§ The data
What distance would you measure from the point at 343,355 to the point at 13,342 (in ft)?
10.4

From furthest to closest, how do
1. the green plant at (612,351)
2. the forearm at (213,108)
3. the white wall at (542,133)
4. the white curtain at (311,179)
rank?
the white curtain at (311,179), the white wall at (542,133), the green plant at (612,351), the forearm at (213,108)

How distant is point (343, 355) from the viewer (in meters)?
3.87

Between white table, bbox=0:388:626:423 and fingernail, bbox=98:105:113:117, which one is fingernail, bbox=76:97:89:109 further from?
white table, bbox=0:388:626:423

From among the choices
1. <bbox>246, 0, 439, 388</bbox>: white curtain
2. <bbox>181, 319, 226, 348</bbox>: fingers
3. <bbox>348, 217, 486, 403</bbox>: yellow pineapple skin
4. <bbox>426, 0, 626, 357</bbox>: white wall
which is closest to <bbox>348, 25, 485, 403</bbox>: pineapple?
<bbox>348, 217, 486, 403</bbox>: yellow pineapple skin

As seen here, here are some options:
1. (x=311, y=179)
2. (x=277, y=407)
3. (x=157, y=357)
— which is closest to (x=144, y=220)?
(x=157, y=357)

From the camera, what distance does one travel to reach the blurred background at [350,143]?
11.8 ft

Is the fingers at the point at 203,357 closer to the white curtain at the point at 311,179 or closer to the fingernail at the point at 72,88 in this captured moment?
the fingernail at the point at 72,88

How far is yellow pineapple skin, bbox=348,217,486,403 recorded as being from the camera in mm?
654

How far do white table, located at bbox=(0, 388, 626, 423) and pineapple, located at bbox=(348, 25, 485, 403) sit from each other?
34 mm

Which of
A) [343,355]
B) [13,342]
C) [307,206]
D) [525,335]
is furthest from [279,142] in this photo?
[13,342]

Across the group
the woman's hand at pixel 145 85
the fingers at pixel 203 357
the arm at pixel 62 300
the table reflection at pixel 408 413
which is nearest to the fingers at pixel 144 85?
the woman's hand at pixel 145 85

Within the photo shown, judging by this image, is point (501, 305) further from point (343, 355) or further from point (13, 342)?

§ What you have to do
Convert every line of the entries above into a single numbered list, omitting the blank lines.

§ Exercise result
1. What distance would you measure from the point at 343,355 to the point at 13,342 (in ft)?
2. 10.4
3. From furthest to closest, how do
4. 1. the green plant at (612,351)
5. 2. the forearm at (213,108)
6. 3. the white wall at (542,133)
7. 4. the white curtain at (311,179)
8. rank?
9. the white curtain at (311,179), the white wall at (542,133), the green plant at (612,351), the forearm at (213,108)
10. How distant is point (343, 355) from the viewer (in meters)?
11. 3.87
12. Between white table, bbox=0:388:626:423 and fingernail, bbox=98:105:113:117, which one is fingernail, bbox=76:97:89:109 further from?
13. white table, bbox=0:388:626:423
14. From among the choices
15. 1. <bbox>246, 0, 439, 388</bbox>: white curtain
16. 2. <bbox>181, 319, 226, 348</bbox>: fingers
17. 3. <bbox>348, 217, 486, 403</bbox>: yellow pineapple skin
18. 4. <bbox>426, 0, 626, 357</bbox>: white wall
19. which is closest to <bbox>348, 25, 485, 403</bbox>: pineapple?
20. <bbox>348, 217, 486, 403</bbox>: yellow pineapple skin
21. As seen here, here are some options:
22. 1. (x=311, y=179)
23. 2. (x=277, y=407)
24. 3. (x=157, y=357)
25. — which is closest to (x=144, y=220)?
26. (x=157, y=357)
27. From the camera, what distance does one travel to reach the blurred background at [350,143]?
28. 11.8 ft
29. Is the fingers at the point at 203,357 closer to the white curtain at the point at 311,179 or closer to the fingernail at the point at 72,88 in this captured moment?
30. the fingernail at the point at 72,88
31. How far is yellow pineapple skin, bbox=348,217,486,403 recorded as being from the camera in mm?
32. 654
33. How far do white table, located at bbox=(0, 388, 626, 423) and pineapple, located at bbox=(348, 25, 485, 403) sit from each other?
34. 34 mm
35. Which of
36. A) [343,355]
37. B) [13,342]
38. C) [307,206]
39. D) [525,335]
40. is furthest from [279,142] in this photo?
41. [13,342]
42. Across the group
43. the woman's hand at pixel 145 85
44. the fingers at pixel 203 357
45. the arm at pixel 62 300
46. the table reflection at pixel 408 413
47. which is nearest to the fingers at pixel 144 85?
48. the woman's hand at pixel 145 85
49. Within the photo shown, judging by this image, is point (501, 305) further from point (343, 355) or further from point (13, 342)?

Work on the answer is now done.